Should an actor hold back then, in their enactment of evil? Will the psychopath they impersonate possibly inspire someone in the audience to act out something similar? Should a bookseller sell a book that they deem to be wrong? There is obviously much nuance here to consider before judgment. Answering the question based on a simplistic presentation of the question, before considering the parts, is as shallow an understanding as the bookseller presuming they own the wisdom that is on their shelves.
Though an actor may delude themselves purposely while portraying a character—I suspect this is the successful ploy of a number of great actors who take on difficult roles—the ruse is ended when the job is done. (I often marvel at the ability of stage actors to repeat performances night after night and then go home.) But then a bookseller cannot ignore the ideas on their shelves, day after day.
In the age of the internet, such a quaint understanding of responsibility is laughable to some. Does Amazon care about what they sell, and to whom, so long as it is profitable? Should they? Should Stephen King stop writing horror novels?
The pretense here is that this matters. An explication of why the question should be asked is worthy, but not the object of this short essay. My purpose is to ask the question with a presumption of innocence, and with an assumption of responsibility. Should the bookseller care about the bad ideas that molder in the leaves? Yes, is my answer, simply given. But that does not say that I will not sell books filled with bad ideas. In fact, I do, and on purpose, and for much the same reason that an actor should perform their best while trying to portray an evil character. The job is not done by holding back. The political realization of socialism killed hundreds of millions of human beings in the Twentieth Century alone, yet I have many books on my shelves extolling that evil. And by contrast I have at least as many others offering alternatives. To ignore socialist authors is to ignore the dark side of human history as if it will go away by whistling past that graveyard of horrors.

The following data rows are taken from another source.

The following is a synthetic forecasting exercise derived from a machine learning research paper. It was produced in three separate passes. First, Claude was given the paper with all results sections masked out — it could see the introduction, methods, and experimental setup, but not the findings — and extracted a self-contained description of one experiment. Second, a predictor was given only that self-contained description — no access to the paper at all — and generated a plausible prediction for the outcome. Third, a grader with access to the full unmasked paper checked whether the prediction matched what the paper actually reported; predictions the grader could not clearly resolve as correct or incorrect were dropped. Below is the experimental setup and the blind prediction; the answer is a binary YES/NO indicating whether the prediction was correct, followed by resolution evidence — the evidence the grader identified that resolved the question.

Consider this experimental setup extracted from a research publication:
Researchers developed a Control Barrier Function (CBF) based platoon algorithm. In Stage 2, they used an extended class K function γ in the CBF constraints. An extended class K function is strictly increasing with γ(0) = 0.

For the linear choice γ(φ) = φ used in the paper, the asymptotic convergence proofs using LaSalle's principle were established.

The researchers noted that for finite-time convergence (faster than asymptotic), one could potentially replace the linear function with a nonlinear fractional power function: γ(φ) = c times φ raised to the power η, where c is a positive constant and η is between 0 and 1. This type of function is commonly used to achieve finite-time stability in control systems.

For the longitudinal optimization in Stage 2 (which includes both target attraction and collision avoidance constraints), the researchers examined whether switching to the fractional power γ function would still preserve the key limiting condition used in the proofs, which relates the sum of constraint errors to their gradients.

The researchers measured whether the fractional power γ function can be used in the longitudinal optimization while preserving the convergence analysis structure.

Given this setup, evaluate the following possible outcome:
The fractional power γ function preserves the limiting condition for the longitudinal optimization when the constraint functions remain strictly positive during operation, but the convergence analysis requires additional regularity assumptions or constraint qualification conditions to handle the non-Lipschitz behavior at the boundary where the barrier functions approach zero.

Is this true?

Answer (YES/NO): NO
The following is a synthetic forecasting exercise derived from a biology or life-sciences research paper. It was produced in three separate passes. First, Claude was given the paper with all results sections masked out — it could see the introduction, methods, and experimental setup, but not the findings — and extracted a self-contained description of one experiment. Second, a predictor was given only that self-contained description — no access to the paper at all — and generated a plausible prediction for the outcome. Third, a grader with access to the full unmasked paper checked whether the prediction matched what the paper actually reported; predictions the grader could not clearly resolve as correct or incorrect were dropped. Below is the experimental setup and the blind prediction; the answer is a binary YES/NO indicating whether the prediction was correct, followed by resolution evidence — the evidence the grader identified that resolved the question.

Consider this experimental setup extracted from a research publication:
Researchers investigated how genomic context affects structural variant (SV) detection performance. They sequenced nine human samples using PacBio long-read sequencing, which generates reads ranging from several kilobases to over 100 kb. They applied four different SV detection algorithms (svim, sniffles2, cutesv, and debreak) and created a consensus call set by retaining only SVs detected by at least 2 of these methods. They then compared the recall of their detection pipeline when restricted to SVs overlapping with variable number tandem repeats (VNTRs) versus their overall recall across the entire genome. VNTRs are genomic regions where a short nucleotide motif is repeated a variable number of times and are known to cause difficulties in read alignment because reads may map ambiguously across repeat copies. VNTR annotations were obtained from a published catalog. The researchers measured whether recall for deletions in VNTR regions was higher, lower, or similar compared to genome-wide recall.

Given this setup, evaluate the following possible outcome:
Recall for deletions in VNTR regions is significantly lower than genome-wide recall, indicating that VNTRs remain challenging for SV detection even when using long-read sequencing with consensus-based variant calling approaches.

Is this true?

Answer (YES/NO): NO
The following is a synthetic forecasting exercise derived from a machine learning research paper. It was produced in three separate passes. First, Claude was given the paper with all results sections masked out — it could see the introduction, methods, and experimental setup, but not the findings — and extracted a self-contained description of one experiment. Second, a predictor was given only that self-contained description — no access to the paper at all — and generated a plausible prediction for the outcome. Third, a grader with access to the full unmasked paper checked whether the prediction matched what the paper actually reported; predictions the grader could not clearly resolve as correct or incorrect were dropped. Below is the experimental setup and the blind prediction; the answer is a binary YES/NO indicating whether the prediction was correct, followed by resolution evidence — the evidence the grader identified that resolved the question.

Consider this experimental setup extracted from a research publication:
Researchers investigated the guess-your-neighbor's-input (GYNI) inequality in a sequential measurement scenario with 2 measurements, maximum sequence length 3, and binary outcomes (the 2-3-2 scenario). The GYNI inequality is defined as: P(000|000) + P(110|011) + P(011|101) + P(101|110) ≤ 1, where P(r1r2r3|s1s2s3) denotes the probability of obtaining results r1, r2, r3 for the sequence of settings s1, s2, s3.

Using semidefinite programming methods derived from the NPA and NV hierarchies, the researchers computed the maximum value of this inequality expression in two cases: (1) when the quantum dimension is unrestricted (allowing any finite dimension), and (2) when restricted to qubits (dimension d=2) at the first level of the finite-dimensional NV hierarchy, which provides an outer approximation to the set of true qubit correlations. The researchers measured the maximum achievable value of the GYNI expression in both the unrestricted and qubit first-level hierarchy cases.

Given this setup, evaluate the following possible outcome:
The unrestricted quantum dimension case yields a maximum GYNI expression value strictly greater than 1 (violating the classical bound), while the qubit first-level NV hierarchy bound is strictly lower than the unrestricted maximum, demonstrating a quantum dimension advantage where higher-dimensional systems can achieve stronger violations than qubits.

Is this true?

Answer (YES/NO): NO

I don’t purposely carry poorly written books. That would not be to any point. And in the area of fiction, for instance, I look for authors I do not read myself, knowing already that they appeal to others. Determining taste is not my object either. But I do look for authors I love, even if they don’t sell very well—actually that is not often the case. I have a habit of bragging on an author when I think I have a sympathetic ear and that will often overcome the resistance of a customer to trying the unfamiliar.
It is a fact that I have often seen the bookshop as a play. That is, not only the setting for some of the things I have written myself, but as a staged event, with the customers as the players there to discover some new facet in their lives. When things are good, I have watched the revelation of whole new worlds of wonder. There is no dilemma to that.
And there is no dilemma to understanding the need for argument and dissent. Harvey Mansfield’s recent review of the thesis, Aristotle: Democracy and Political Science, by his wife, Delba Winthrop, concerning Aristotle’s conception of democracy, is a case in point. I very much look forward to reading it, (as soon as I can locate a used copy I can afford), but for now I think I am correct in my understanding that the great philosopher duly appreciated ambiguity and the virtue of argument in an open society. It is only through the assertion of good ideas in contest with the bad that understanding can happen. Reason is the tool of good argument, and without that process, democracy cannot survive.
There is no dilemma in understanding that a good bookshop cannot exist in an authoritarian political culture. For the citizen, it is the choice between knowing and not knowing. Not wanting to know has an end to it.